I have scraped a set of links off a website (https://www.gmcameetings.co.uk) - all the links including the words meetings, i.e. the meeting papers, which are now contained in 'meeting_links'. I now need to follow each of them links to scrape some more links within them.
I've gone back to using the request library and tried
r2 = requests.get("meeting_links")
But it returns the following error:
MissingSchema: Invalid URL 'list_meeting_links': No schema supplied.
Perhaps you meant http://list_meeting_links?
Which I've changed it to but still no difference.
This is my code so far and how I got the links from the first url that I wanted.
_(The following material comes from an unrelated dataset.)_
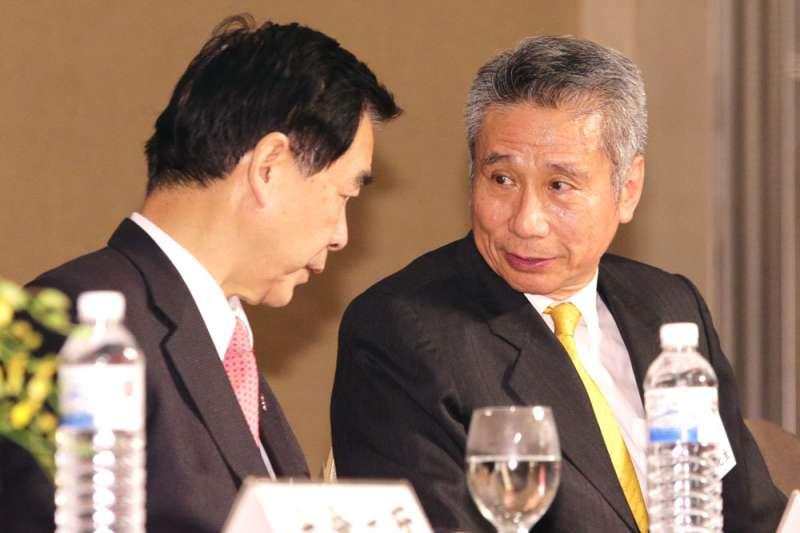 以三圓建設董事長王光祥(右)為首的市場派,不斷奮力擺脫「紅色」陰影。(新新聞資料照)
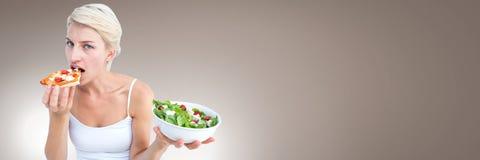 Женщина решая между здоровой едой и нездоровым выбором Стоковая Фотография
# importing libaries and defining
import requests
import urllib.request
import time
from bs4 import BeautifulSoup as bs
# set url
url = "https://www.gmcameetings.co.uk/"
# grab html
r = requests.get(url)
page = r.text
soup = bs(page,'lxml')
# creating folder to store pfds - if not create seperate folder
folder_location = r'E:\Internship\WORK'
# getting all meeting href off url
meeting_links = soup.find_all('a',href='TRUE')
for link in meeting_links:
print(link['href'])
if link['href'].find('/meetings/')>1:
print("Meeting!")
#second set of links
r2 = requests.get("meeting_links")
Do I need to do something with the 'meeting_links' before I can start using the requests library again? I'm completely lost.